Salía de lo de Marisa cuando llegó Roque, su marido. Tuve que quedarme. Cuando me disponía nuevamente a partir apareció mi sobrina menor con sus dos chiquitos. Al bebé no lo conocía. Otro rato. Finalmente logré salir. La Colorada me esperaba inquieta. Galopé el camino de regreso. Como si tuviera algún apuro. Sí lo tenía en realidad. Apuro por contarte la charla con mi hermana.  Me apeo y José se ocupa de la Colorada. Me despide con un relincho. Le palmeo el cuello sudado. Espléndido animal. Entro en la casa vacía. La dejé vacía y nadie la llenó en mi ausencia. Me tiro sobre la cama. Cierro los ojos y me dispongo a contarte. ¿Te acordás de López? le pregunté a Marisa a boca de jarro mientras me servía el café. Me miró sorprendida. Sí, claro, ¿por qué me lo preguntás? Desoyéndola insisto ¿vos sabés cómo murió?  En un accidente, se cayó y se rompió la cabeza contestó.
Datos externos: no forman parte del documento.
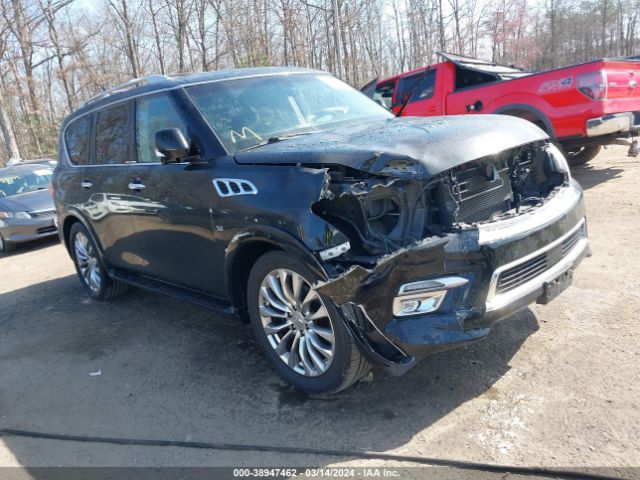 INFINITI QX80 2015 jn8az2nf0f9574366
Mi corazón se desbocó. Tibio, tibio... ¿Acá, en nuestro campo? arriesgué. Sí, se cayó en el establo; en casa no había otro tema; nunca me tuvieron muy en cuenta, por eso hablaban como si yo no estuviera, como si yo no entendiera. ¿Por qué se cayó? atiné a preguntar aunque ya lo sabía. Se cayó porque estaba borracho le explicó papá a la policía. ¿A la policía? Sí, me acuerdo perfectamente cuando vinieron; la abuela se escondió; fue la única vez en la vida que la vi asustada. ¿Recordás en qué año fue?  En qué año no, pero sí sé que coincidió con tu enfermedad; una mala racha, de la noche a la mañana todo se puso patas para arriba. Borracho. Di cualquier excusa y salí. Necesidad de estar sola. Vino. Sudor. Estiércol.
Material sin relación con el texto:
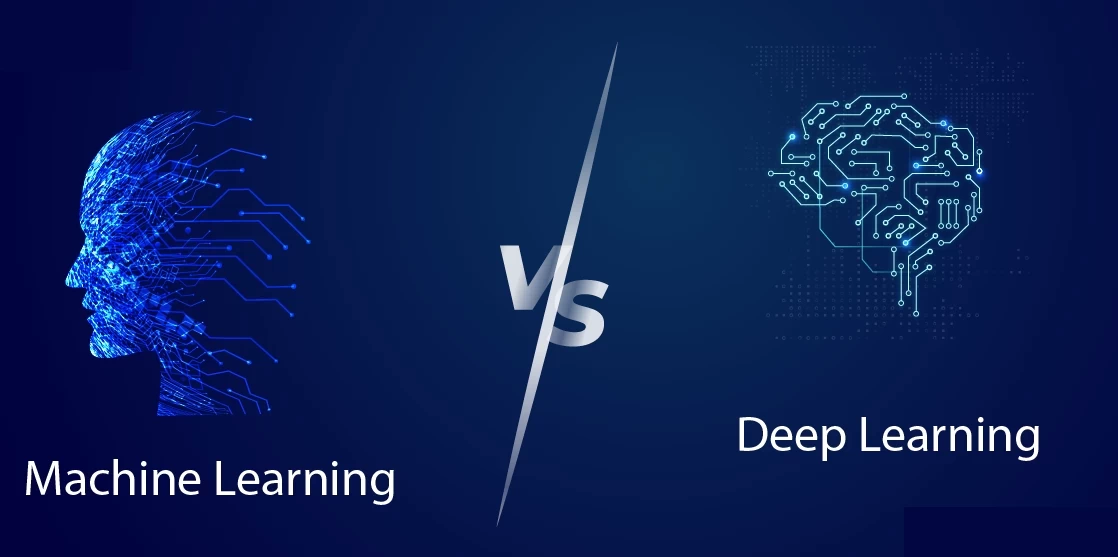 Imagem de Deep Learning vs. Machine Learning: Entenda a diferença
Cabalgo sobre la Colorada sin rumbo fijo. Mis neuronas en un sináptico frenesí. López me abusó. López se cayó. López se murió. Eventos relacionados, concluye mi obstinada máquina de pensar. Un relámpago frío recorre mi columna vertebral. Tibio, tibio...



[1]"La hija predilecta", cuento de Soledad Puértolas.